For advocates of traditional community social work, it must be pleasing to see the growing popularity of strengths-based social care, says Ewan King, Director of Business Development at the Social Care Institute for Excellence.
For while, social work – and social care generally – seemed in danger of becoming bogged down in process and form filling, but now there is a sense that the social work profession is returning to its roots. The good news is that strength based approaches (SBAs) provide valuable learning right across the care and support sector.
In guidance from the Department of Health and Social Care / SCIE, SBAs are defined as ‘collaborative processes between the person supported by services and those supporting them, allowing them to work together to determine an outcome that draws on the person’s strengths and assets.’ Its goal is to give people choice and control to shape services in ways which deliver the outcomes they seek.

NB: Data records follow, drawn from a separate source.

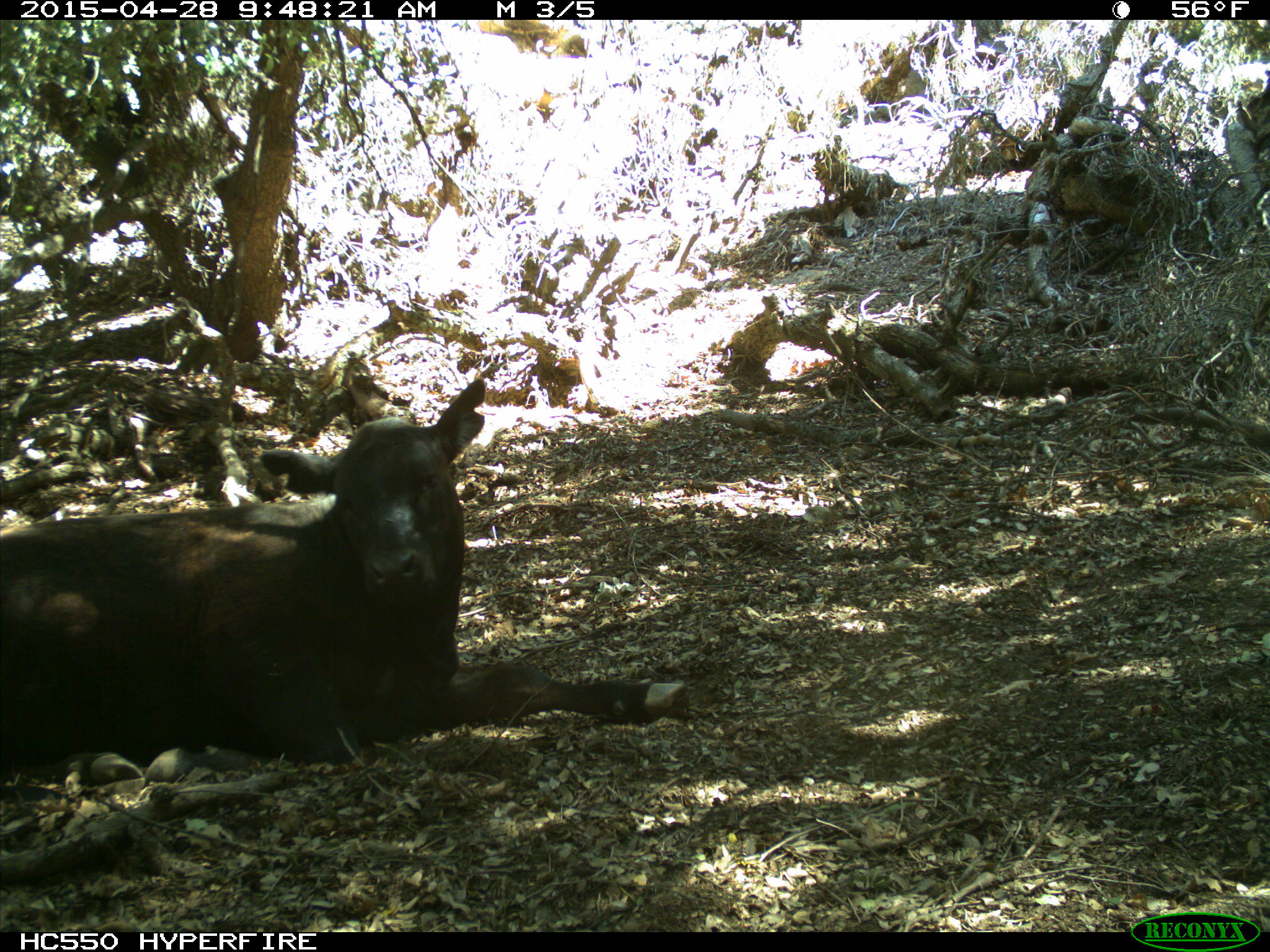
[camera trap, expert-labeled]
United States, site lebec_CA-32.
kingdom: Animalia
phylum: Chordata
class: Mammalia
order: Artiodactyla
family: Bovidae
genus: Bos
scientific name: Bos taurus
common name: domestic cow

Wider systems and relationships
For all its promise however, a strengths-based approach should not be considered a quick fix. Good strengths-based approaches can help reduce demand for high cost services over time, but only after sustained investment in the community and voluntary sector; and the workforce.

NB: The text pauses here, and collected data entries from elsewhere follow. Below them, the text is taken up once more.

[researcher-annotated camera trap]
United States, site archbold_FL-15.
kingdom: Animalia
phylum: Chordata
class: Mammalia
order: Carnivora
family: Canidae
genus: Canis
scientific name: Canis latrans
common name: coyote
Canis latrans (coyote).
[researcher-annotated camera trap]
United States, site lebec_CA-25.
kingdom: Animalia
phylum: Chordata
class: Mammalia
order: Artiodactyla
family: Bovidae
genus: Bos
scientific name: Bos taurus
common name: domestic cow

SBAs can only become embedded in practice through whole-system and whole-organisation change.
Key to this is managing a shift towards systemic practice in social care, where people are viewed as part of a wider set of systems and relationships.
It also requires a culture of co-production, with practitioners working with people to define the outcomes which are most important to them. Hence, this kind of culture change is required not only in social care or adult’s services, but also across all agencies and organisations that work with individuals and families who use services.
Making the most of people’s strengths
In the London Borough of Bexley, where we are supporting the team, this means redefining the entire relationship between the council and the voluntary sector, enabling the latter to become much more involved in supporting people to make the most of their strengths.
In Surrey, where they are faced with significant financial challenges, they are investing, with our help, in a long-term programme for social work team managers to develop their strengths-based capabilities and skills.
It’s also about building people’s skills, confidence and capabilities. This is why DHSC’s new social work strengths-based practice framework , which my colleague at SCIE Carmen Colomina helped produce, is so welcome and timely.
People in social care want to move in this direction, but they often lack clarity on what skills and knowledge are required to support effective strengths-based practice. This document will help greatly.
In many parts of the country right now, those using care and support undoubtedly face often huge challenges and difficult problems. But these people always have strengths and resources too, and good social care is about harnessing these. A new practice framework is a positive step forward.